- **Given problem 1**:
Answer these questions about the pheasant hunting text:
(a) What two seasons does it say South Dakota has?
(b) For how many years does it describe hunting local spots before wondering about better places?
(c) Which states does it name as probably the most common origination points for a South Dakota pheasant hunting vacation?

- **Selection**:
/---
In South Dakota there is early season and late season. Both can be excellent.

By: Chris Hitzeman
UGUIDE South Dakota Pheasant Hunting

Destination - South Dakota, the King of Pheasant Hunts

So if you're like me, you grew up on saving for shells, license fees and gas to get you to your favorite pheasant hunting "spot". That "spot" may have been a road ditch, public ground, railroad track, bridge overpass or any other place that you might think a pheasant would hide. If you were lucky, you might have met and developed a relationship with a farmer who was nice enough to let you hunt on his private land.

Once you've done that for 20 years and have gone through a few years when the pheasant shooting ain't real good, it doesn't take the mind long to start wondering if there are any better places to hunt pheasants than your usual local haunts.

UGUIDE receives many calls and guests from the Midwest. States like Wisconsin, Illinois, Iowa, Michigan, Minnesota and Indiana are probably the most common origination points for a South Dakota pheasant hunting vacation. I suspect that the sad but true driver behind that trend is that what used to be great pheasant hunting has dwindled to a below average pheasant hunting experience in those states. The price of farmland has gone up dramatically in those states in recent years and one can only speculate that farmers who were once able to "leave a little for the pheasants" now can no longer afford to do that. It seems that there is a relationship between skyrocketing land prices and farmland cash rents and the result: plummeting pheasant populations.
\---
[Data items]
/---
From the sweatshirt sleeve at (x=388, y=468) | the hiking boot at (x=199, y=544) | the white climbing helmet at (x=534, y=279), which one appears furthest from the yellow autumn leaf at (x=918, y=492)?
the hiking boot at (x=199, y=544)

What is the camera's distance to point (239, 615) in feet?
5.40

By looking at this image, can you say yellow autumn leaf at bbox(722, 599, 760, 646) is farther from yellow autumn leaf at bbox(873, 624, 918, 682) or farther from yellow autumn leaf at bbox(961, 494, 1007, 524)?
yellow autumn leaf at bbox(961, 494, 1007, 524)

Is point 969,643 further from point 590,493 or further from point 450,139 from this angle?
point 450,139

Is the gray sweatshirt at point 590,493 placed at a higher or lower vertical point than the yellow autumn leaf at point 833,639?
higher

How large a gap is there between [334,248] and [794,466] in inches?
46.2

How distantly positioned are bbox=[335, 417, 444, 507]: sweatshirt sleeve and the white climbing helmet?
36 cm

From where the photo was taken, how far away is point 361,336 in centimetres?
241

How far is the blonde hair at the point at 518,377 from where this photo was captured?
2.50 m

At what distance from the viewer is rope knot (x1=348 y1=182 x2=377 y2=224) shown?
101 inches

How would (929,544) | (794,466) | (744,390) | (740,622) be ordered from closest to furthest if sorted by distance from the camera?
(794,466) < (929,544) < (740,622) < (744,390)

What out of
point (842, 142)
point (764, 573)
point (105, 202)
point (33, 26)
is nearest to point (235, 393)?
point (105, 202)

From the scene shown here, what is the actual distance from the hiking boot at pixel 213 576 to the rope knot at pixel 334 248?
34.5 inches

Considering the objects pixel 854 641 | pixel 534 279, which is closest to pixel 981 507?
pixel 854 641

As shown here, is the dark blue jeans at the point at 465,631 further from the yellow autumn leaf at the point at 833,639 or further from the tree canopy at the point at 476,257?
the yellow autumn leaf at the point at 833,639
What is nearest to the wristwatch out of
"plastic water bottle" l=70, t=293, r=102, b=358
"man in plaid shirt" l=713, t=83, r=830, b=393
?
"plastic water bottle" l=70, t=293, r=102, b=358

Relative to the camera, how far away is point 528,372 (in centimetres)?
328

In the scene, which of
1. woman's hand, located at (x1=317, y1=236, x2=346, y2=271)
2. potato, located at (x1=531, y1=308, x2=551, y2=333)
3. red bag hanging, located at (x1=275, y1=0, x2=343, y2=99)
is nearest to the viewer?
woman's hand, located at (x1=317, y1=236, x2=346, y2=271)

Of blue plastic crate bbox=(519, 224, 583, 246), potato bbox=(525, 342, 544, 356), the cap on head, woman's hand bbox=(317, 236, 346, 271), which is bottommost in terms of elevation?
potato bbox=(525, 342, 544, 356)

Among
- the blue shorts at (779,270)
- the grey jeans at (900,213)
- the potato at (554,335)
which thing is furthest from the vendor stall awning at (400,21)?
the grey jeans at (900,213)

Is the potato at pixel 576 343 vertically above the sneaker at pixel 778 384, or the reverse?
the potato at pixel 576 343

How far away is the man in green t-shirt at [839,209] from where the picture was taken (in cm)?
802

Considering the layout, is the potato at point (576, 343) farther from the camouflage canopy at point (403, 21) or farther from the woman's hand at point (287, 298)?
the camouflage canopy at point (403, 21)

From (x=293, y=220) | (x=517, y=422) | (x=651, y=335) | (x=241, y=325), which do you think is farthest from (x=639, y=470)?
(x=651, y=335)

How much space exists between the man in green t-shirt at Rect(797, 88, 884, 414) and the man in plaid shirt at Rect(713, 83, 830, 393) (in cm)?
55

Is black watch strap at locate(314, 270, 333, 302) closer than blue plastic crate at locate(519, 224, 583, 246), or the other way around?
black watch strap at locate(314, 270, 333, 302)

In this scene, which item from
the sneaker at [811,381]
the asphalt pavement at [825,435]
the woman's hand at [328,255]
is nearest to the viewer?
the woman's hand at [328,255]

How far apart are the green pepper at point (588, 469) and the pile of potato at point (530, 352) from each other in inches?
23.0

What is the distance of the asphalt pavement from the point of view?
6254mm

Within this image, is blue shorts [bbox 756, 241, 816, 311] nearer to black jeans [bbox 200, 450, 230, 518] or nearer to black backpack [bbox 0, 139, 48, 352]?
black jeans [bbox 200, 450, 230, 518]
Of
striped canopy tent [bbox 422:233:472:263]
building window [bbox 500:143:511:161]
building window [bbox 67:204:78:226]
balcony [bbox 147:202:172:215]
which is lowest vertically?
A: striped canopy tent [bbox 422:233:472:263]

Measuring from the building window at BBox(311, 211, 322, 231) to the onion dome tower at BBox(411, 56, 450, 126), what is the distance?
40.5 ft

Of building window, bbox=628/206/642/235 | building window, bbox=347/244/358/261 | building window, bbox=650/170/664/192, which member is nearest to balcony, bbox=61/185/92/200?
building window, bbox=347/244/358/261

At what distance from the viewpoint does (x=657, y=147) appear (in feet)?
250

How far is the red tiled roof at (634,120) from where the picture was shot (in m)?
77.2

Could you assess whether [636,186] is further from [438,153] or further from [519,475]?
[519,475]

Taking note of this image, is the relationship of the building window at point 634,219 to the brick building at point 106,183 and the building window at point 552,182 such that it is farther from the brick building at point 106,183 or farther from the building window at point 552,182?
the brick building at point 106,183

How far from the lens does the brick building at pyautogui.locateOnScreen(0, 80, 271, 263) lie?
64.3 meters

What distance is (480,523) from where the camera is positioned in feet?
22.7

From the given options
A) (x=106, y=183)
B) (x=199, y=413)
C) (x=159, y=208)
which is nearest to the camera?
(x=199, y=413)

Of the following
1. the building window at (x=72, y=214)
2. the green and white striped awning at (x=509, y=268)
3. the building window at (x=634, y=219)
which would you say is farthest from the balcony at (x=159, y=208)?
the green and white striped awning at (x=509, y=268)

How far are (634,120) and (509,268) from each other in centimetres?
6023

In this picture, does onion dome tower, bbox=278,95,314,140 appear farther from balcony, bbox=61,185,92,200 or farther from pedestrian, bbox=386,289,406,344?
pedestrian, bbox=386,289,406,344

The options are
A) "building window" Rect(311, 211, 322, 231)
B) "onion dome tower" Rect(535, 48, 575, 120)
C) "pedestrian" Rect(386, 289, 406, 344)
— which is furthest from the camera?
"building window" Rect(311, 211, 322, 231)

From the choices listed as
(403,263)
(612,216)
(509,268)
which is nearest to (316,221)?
\---
- **Given problem 2**: Please retype the records starting at the line that contains "How far are" and ending at the last line of the records.

- **Full solution 1**:
(a) Early season and late season.
(b) 20 years.
(c) Wisconsin, Illinois, Iowa, Michigan, Minnesota and Indiana.

- **Full solution 2**:
How far are (634,120) and (509,268) from each other in centimetres?
6023

In this picture, does onion dome tower, bbox=278,95,314,140 appear farther from balcony, bbox=61,185,92,200 or farther from pedestrian, bbox=386,289,406,344?
pedestrian, bbox=386,289,406,344

The options are
A) "building window" Rect(311, 211, 322, 231)
B) "onion dome tower" Rect(535, 48, 575, 120)
C) "pedestrian" Rect(386, 289, 406, 344)
— which is furthest from the camera?
"building window" Rect(311, 211, 322, 231)

From the choices listed as
(403,263)
(612,216)
(509,268)
which is nearest to (316,221)?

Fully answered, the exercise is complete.